*** Opening Document passage ***

King Kaufman's Sports Daily

Tuesday Morning Quarterback bolts NFL.com, returns to ESPN. Plus: Technical difficulties are good for hockey. And: Stop Kobe Bryant.

Published April 24, 2006 4:00PM (EDT)

Gregg Easterbrook's popular Tuesday Morning Quarterback column is on the move again, returning to ESPN.com after two seasons on NFL.com, Easterbrook announced in an e-mail to the media Monday.

"They approached me," Easterbrook said by phone Monday of ESPN, which fired him in 2003 after comments he made in his blog at the New Republic Web site about Jewish movie studio executives were taken to be anti-Semitic. Easterbrook, saying he hadn't meant to be offensive in his unedited blog but admitting he had been, apologized.

"I've had good relations with [ESPN] behind the scenes all through this mess that happened three years ago," he said.

*** Closing Document passage ***
*** Opening Records supplied ***

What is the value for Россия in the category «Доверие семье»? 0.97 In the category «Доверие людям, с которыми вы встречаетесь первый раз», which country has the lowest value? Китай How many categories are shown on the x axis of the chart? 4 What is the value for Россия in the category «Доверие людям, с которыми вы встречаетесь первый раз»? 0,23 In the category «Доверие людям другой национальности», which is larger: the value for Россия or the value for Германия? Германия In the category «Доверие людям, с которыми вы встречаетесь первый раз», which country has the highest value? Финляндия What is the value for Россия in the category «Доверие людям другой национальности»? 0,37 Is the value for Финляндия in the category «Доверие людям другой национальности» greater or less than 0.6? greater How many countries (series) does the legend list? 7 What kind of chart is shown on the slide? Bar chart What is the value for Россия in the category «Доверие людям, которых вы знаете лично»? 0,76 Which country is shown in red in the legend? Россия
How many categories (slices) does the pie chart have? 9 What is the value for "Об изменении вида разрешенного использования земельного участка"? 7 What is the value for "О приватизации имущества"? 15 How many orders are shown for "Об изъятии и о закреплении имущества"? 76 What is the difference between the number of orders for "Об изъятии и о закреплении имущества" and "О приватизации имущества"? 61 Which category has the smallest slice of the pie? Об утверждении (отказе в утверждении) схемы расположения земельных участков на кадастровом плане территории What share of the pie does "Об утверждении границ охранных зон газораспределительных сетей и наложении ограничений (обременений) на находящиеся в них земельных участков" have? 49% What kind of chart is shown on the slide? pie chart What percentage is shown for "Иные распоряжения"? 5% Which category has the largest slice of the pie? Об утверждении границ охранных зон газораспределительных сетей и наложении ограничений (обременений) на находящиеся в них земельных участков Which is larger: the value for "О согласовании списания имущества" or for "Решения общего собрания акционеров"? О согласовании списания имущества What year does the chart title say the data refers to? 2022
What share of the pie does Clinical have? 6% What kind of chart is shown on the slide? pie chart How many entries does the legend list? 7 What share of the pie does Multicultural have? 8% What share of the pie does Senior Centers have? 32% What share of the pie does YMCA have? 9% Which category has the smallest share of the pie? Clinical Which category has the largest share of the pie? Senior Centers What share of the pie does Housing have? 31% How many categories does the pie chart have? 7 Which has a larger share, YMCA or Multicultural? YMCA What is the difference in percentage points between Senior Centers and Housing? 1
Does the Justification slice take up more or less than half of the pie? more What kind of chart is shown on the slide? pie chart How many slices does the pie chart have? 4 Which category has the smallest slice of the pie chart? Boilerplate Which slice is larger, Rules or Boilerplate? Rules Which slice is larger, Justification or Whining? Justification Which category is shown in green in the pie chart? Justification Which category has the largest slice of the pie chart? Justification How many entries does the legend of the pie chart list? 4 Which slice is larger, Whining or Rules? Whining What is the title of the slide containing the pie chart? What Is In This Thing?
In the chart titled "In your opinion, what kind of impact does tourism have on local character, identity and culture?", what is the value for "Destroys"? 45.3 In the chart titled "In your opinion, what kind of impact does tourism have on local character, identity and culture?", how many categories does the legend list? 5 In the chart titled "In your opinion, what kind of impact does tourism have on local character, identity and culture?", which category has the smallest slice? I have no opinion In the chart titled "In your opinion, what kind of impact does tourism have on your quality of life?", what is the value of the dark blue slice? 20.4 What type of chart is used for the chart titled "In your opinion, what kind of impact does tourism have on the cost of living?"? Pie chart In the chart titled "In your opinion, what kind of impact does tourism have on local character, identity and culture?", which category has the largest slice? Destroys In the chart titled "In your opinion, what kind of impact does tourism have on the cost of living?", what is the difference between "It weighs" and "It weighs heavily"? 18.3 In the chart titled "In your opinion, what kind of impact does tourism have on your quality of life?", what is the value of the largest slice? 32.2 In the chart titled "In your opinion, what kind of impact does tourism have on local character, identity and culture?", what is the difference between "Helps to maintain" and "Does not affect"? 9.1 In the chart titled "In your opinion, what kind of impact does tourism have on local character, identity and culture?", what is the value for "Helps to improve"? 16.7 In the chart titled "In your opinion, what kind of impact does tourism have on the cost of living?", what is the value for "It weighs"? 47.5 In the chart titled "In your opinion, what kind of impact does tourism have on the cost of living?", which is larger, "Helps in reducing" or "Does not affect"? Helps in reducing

*** Closing Records supplied ***

Work to be completed
Update the sports column passage that begins with "King Kaufman's Sports" and ends after "the media Monday.", rewriting it in full with "NFL.com" replaced by "the league's website".

Reply
King Kaufman's Sports Daily

Tuesday Morning Quarterback bolts the league's website, returns to ESPN. Plus: Technical difficulties are good for hockey. And: Stop Kobe Bryant.

Published April 24, 2006 4:00PM (EDT)

Gregg Easterbrook's popular Tuesday Morning Quarterback column is on the move again, returning to ESPN.com after two seasons on the league's website, Easterbrook announced in an e-mail to the media Monday.